Today I find myself feeling Joy. I feel the weight of the world around me, but I'm not held down by it. Ask me how I was feeling 6 months ago, and my answer would have been completely different. I feel excited by the future for the first time in...I don't remember. I feel like living life and finding Joy in everything I do, and it excites me. I will say my friends, living life is not for the feint of heart. Life is down right hard at times. I can't imagine those who do life without Jesus. I once did life without Jesus, and it was the biggest car wreck I've ever experienced. Being hopeful is something that is so needed in this life as well. My insecurities have held me back from so many events, relationships, things in life, even God. I am finally breaking through those insecurities, and where I found my shelter and comfort zone in the old me, breaking through and finding who I am in Jesus, and who I am in life, is a scary thing as well. Anything new has always scared me. Call it what you will, but this tender heart just freaks out with change.

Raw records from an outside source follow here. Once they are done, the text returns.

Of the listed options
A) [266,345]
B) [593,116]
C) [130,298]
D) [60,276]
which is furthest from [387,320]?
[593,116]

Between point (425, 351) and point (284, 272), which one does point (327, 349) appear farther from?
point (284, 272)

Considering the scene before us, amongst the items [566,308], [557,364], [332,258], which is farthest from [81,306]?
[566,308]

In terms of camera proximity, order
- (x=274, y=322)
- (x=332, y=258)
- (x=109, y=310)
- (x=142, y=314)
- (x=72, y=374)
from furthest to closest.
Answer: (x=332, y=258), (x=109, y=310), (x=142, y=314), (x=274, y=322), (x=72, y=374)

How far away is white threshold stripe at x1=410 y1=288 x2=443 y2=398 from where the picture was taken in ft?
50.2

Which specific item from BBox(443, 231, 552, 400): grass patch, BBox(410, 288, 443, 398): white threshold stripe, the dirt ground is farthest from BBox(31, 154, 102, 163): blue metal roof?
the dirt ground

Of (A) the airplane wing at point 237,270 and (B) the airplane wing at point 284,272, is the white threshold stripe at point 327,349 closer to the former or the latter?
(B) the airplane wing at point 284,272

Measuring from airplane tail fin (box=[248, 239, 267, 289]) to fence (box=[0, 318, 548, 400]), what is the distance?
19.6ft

I'm currently in my second two week waiting period. If you aren't sure what that is, I'm waiting to see if I'm pregnant. Last month, I was a nervous wreck. I was hyper focused on what I could find out about how I was feeling and every little twitch or cramp, I was over analyzing. This month, I find myself having peace. I feel peaceful through this process. I think I've realized, if I am pregnant, its going to go by so fast. I want to be present, here in the moment. I want to relish in what is going on, and take it step by step, day by day. I feel like God has been showing Himself to me through this process. I've also been seeking Him more through reading the bible and praying.
One thing I'm really learning through this process, is waiting. Waiting on God and being patient. I'm also learning that God doesn't do mistakes. Everything is for a reason, whether it is a yes, or a no. I think it's hard for us to accept the no's most of the time. Prayer is something that can change anything and move a mountain. I saw this this morning of Facebook and I wanted to share it here:
I love the part where what I pray for doesn't change God, but it changes us! That is so profound to me. I think I'm constantly praying throughout the day, and I don't do it because I feel like I have to, but it makes me feel close to God throughout the day. What if you never talked to your spouse? Your children? When you don't talk to God, it is the same thing. You have to build your relationship with Him.
I'm excited to see where this year brings Justin and I. Its not going to be an easy road, but with fixed eyes on Jesus, I don't think we can go wrong.